German-American Bund gathering in Madison Square Garden, 1939. Real Nazis in America.
Those of you (and me) who are deeply troubled by the Trump administration’s similarity to the philosophy employed by the Nazis in the 1930s are often criticized for overstating that parallel.
Problem is that anybody who reads history knows the parallel is entirely relevant. Many Americans have had fascist leanings throughout the history of the country. The birth of the Republican party was achieved in 1912 when a group of far right-wingers decided that Theodore Roosevelt was too liberal (pro-union, pro-environment, etc.) and cast him aside. Through the 1920s and ’30s that segment of the GOP grew and the House (about 100 of its members) and Senate (a few) at the outbreak of World War II had a number of Republicans who were open Nazi sympathizers.
Table flag for Amerikadeutscher Volksbund, AV, the American Bund.

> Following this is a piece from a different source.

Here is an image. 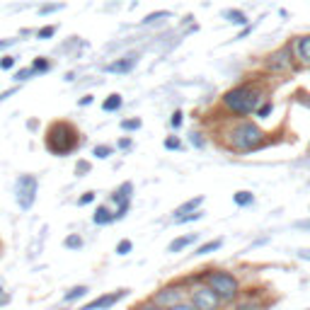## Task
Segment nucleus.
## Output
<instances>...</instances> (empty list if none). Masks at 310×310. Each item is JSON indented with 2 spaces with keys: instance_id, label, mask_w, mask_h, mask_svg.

Probably the most famous Nazi group in America during the ’30s was the German-American Bund, which at one point held a rally in Madison Square Garden that attracted 20,000 screaming Nazis or Nazi sympathizers. The FBI, whose director J. Edgar Hoover was probably a closet Nazi (among other closet activities), estimated the Bund only had 6,000 or so members, but the Bund claimed 200,000 and even the American Legion estimated 25,000. And that was only one official group. The Silver Legion and the Friends of Progress were significant fascist, Nazi-admiring organizations. Those with no official official Nazi affiliation numbered quite a bit more.
Sentiment against Jews in America was strong. FDR was often called “Roosenfeld” and Hitler insisted Roosevelt’s grandmother was a Jew (she was not). There was considerable hatred of the British, as well. My guess is that if there had been an Internet in 1939, somebody like Trump would have risen to lead these American Nazis, but World War II diminished their numbers–without erasing them.
Many Nazi sympathizers were famous: Henry Ford (who was presented the Grand Cross of the German Eagle), Charles Lindbergh, Huey Long, Joseph Kennedy (the father of JFK), Norman Chandler (L.A. Times publisher), Jason Joy, Hans Peters and Henry Noerdlinger (three prominent in the movie industry) and UCLA founder Ernest Moore (along with a number of college professors). Chandler once said American journalists unfairly criticized the Nazi regime: saying they “peddled nothing but lies about National Socialist Germany.” (Fake News is born.)
Nazi salute in Charlottesville.
Arnie Bernstein’s Swastika Nation gives you an idea of the extent to which Americans sympathized (and still do) with Nazis. Politico, in a recent story comparing the Nazis at Charlottesville to the Bund’s 1939 mass rally, quoted Bernstein as saying, ““I don’t see much of a difference, quite frankly, between the Bund and these groups, in their public presence. The Bund had its storefronts in New York, Chicago, Detroit and Los Angeles — today’s groups are also hanging out in the public space, but in this case, they’re on the internet and anyone can access their ‘storefronts,’ or websites, and their philosophy, if you can call it that, is essentially the same.”
But it is more than Trump rallies, Charlottesville violence and the myriad other public displays of the unthinkable. Look at Facebook and Twitter and follow some of the hard right rhetoric. It is remarkable similar to that of Nazis during the growth years. Now we have a cadre of warmongers surrounding the president, considering their nuclear options.
If you didn’t believe the Nazi comparisons before, you might want to re-consider.